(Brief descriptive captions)

· · · · ·

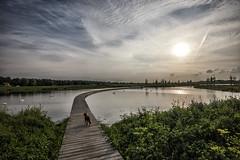 avondwandeling (Jan-Jacob Luijendijk) Tags: zuidpolder barendrecht toller zuidholland nederland rotterdam nikon 1635 d600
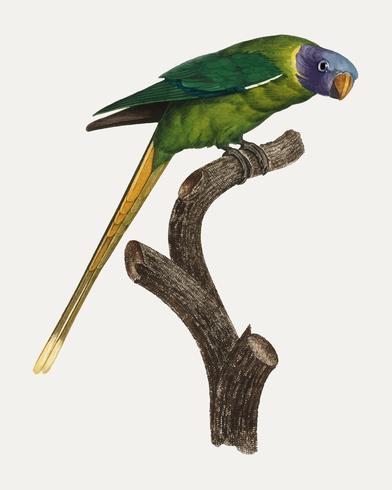 Periquito-de-cabeça-ameixa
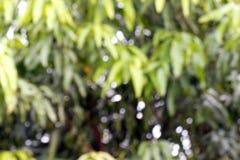Zamazana miękka część mangowa liścia drzewa zieleni natura piękna dla tła gospodarstwa rolnego, plama opuszcza krzakowi mangowego obraz royalty free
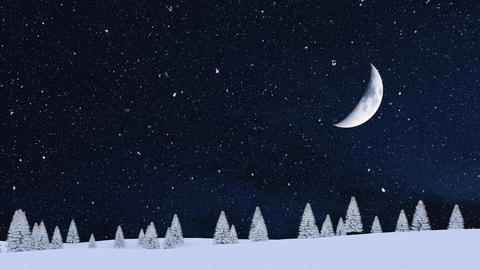 Snowy firs at snowfall winter night with big half moon in sky Animation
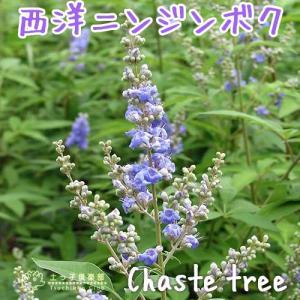 西洋ニンジンボク (チェストツリー) 12cmポット苗|produce87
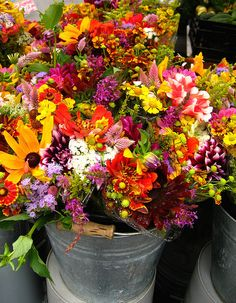 I love these summer/fall mixed bouquets! I would love to have them all over my home all year round!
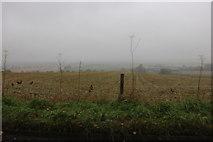 SU2887 : Mist and rain over Knighton by David Howard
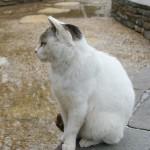 猫のやけど。大半は飼い主の責任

· · · · ·

Retype, word for word, the lines from the one with "SU2887 : Mist" through the last line of the entries above, and only those lines. Leave pictures out.

 SU2887 : Mist and rain over Knighton by David Howard
 猫のやけど。大半は飼い主の責任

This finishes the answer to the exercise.